**TREŚĆ POLECENIA 1:** Przepisz bez zmian fragment tekstu o redaktorach i Radiu Maryja, zaczynając od „Do niedawna wydawało” i kończąc na „nadal w rękach...”.

**FRAGMENT TEKSTU:**
Niektórzy redaktorzy jak rogacizna

avatar użytkownika Jan Kalemba
Każdy parzystokopytny pobekuje z ukontentowaniem, gdy to nie jego wyciągają ze stada na rzeź. No, ale ludzie to nie stadne przeżuwacze i powinni chyba zachowywać się inaczej. Szczególnie wtedy, gdy mają ambicję pełnić misję liderów opinii publicznej.
 
Do niedawna wydawało się, że noże ostrzą przede wszystkim na Radio Maryja, więc inne redakcje czuły się bezpieczne. Ubiegłoroczne wypadnięcie „Wprost” z konserwatywnego klubu było przypadkiem całkowicie innego rodzaju – pan Marek Król namacalnie dowiedział się o tym, że gdy sprzeda się interes, to nie sposób utrzymać go nadal w rękach...
 
Ja wszak zawsze mówiłem, że gdy establishment III RP spacyfikuje Radio Maryja, to łatwiej mu pójdzie z innymi, ale kto tam słucha jakiegoś blogera. Nastał taki szpan, że kto chciał uchodzić za „elokwentną erudytę” – nawet patriotyczny-konserwatysta – to musiał bałaknąć coś złośliwego na „moherów od Rydzyka”. Rafał Ziemkiewicz szydził nawet z nadania telewizji Redemptorystów nazwy „Trwam”, że taka zachowawcza aż wsteczna...
 
Dyplomatyczne theatrum absurdu, odstawione w Watykanie, wywołało znaczące poruszenie w środowisku dziennikarzy konserwatywnych, ale w istocie tu rząd nie liczył na sukces w wojnie z ojcem dyrektorem. Tę wrzawę uczyniono dla przedwyborczego popisu przed motłochem, który szczał na znicze i kwiaty na Krakowskim Przedmieściu. Tak PO chce przelicytować SLD w antykatolicyźmie.

**TREŚĆ POLECENIA 2:** Podaj ponownie wyłącznie wiersze zapisów, zaczynając od wiersza z „How far from” i kończąc na ostatnim wierszu zapisów, zamieniając w nich „calm water surface” na „still water surface”. Wszystko inne zostaw bez zmian.

**ZAPISANE DANE:**

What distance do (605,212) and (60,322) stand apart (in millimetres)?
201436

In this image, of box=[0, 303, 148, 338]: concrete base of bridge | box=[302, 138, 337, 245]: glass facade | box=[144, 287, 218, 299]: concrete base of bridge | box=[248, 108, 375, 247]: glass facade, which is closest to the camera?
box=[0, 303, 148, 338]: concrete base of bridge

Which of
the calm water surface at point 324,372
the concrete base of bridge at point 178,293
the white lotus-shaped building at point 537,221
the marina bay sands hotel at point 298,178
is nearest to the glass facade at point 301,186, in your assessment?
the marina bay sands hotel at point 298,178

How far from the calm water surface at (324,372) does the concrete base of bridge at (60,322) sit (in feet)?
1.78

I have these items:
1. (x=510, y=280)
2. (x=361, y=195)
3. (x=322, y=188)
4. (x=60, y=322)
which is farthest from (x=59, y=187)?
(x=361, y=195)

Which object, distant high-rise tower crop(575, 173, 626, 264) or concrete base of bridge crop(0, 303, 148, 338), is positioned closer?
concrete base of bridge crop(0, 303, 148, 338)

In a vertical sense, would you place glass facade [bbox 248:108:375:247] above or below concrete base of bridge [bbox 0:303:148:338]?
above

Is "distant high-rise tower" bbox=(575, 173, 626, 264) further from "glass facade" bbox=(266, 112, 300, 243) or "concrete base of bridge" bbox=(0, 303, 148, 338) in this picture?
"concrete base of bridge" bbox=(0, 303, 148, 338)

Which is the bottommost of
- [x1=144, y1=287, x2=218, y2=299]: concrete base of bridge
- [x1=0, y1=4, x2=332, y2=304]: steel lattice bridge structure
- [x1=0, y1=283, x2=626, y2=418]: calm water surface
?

**WYNIK KOŃCOWY 1:**
Do niedawna wydawało się, że noże ostrzą przede wszystkim na Radio Maryja, więc inne redakcje czuły się bezpieczne. Ubiegłoroczne wypadnięcie „Wprost” z konserwatywnego klubu było przypadkiem całkowicie innego rodzaju – pan Marek Król namacalnie dowiedział się o tym, że gdy sprzeda się interes, to nie sposób utrzymać go nadal w rękach...

**WYNIK KOŃCOWY 2:**
How far from the still water surface at (324,372) does the concrete base of bridge at (60,322) sit (in feet)?
1.78

I have these items:
1. (x=510, y=280)
2. (x=361, y=195)
3. (x=322, y=188)
4. (x=60, y=322)
which is farthest from (x=59, y=187)?
(x=361, y=195)

Which object, distant high-rise tower crop(575, 173, 626, 264) or concrete base of bridge crop(0, 303, 148, 338), is positioned closer?
concrete base of bridge crop(0, 303, 148, 338)

In a vertical sense, would you place glass facade [bbox 248:108:375:247] above or below concrete base of bridge [bbox 0:303:148:338]?
above

Is "distant high-rise tower" bbox=(575, 173, 626, 264) further from "glass facade" bbox=(266, 112, 300, 243) or "concrete base of bridge" bbox=(0, 303, 148, 338) in this picture?
"concrete base of bridge" bbox=(0, 303, 148, 338)

Which is the bottommost of
- [x1=144, y1=287, x2=218, y2=299]: concrete base of bridge
- [x1=0, y1=4, x2=332, y2=304]: steel lattice bridge structure
- [x1=0, y1=283, x2=626, y2=418]: still water surface
?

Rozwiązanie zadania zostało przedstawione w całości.